NFDI is an initiative within Germany, put forward by the Joint Science Conference in late 2018 and backed financially by the federal and state governments, to establish a distributed cloud infrastructure to address this issue. Here, the acronym NFDI stands for the lovely German term “ Nationale ForschungsDatenInfrastruktur,” i.e. national research data infrastructure. The NFDI Directorate is based in Karlsruhe, while the data management is taken care of by the Karlsruhe Institute of Technology (KIT) and the Leibniz Institute for Information Infrastructure (FIZ).

This data management is based on the so-called FAIR principles: Findable, Accessible, Interoperable, and Reusable. It means that research and metadata need to be findable, both by humans and bots, accessible in a standardized way, integrated well with other data, and reusable following the respective licenses. And this last point being ‘reusable’ is crucial since this is the ultimate goal of FAIR: to make data more reusable and thus the science more efficient.

Research Data Management: Now and in Future

NFDI is currently in the process of forming consortia and reviewing funding proposals, with a total amount of €85 million provisioned for the establishment of up to 30 consortia across all sciences. The long-term goal is to build an independent legal entity dedicated to research data management in Germany in conjunction with other initiatives such as the European Open Science Cloud (EOSC).

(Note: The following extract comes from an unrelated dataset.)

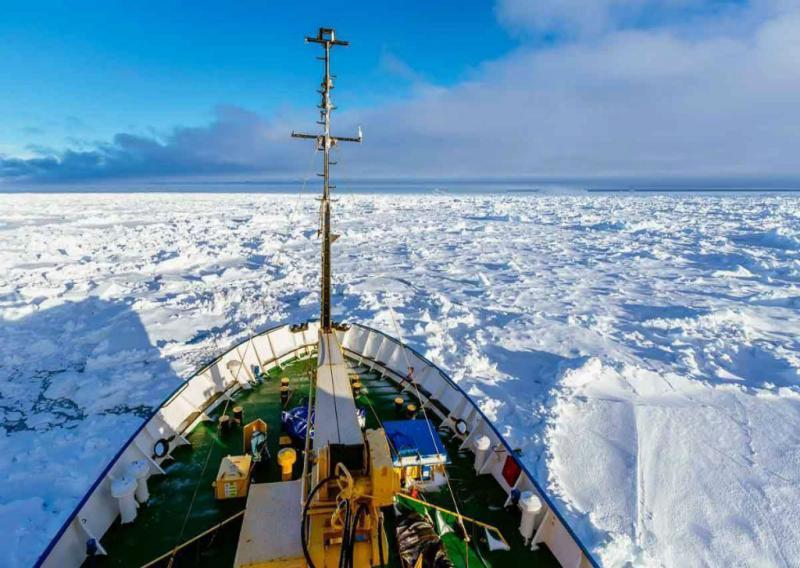 Akademik Shokalskiy, navio russo preso na Antártida (EPA/Australian Maritime Safety Authority)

Since NFDI is a very recent initiative, probably not many researchers nor students have heard of it so far. Within the Youth German Physical Society, I am heading a team dedicated to spreading the word about NFDI and contributing a youth perspective on research data management. On the one hand, this means envisioning how such a research data infrastructure could work in the future, as we will use it in five to ten years.

Just pretend you are reading a scientific publication. Currently, it’s like you are scrolling through a PDF, and if you would like to reuse some data points, you would extract them from a crappy, low-resolution screenshot or plead to the authoring researchers and hope they are going to send over some data. Now imagine these articles were web-first, linked with all the research data, and featuring interactive graphics like in IPython. Where you put your cursor into the graphics and read off the data point, display the publishing license, and right-click to export the data for reuse in your own simulation, in accordance with the publishing license. And you were introduced to this data management system within your studies.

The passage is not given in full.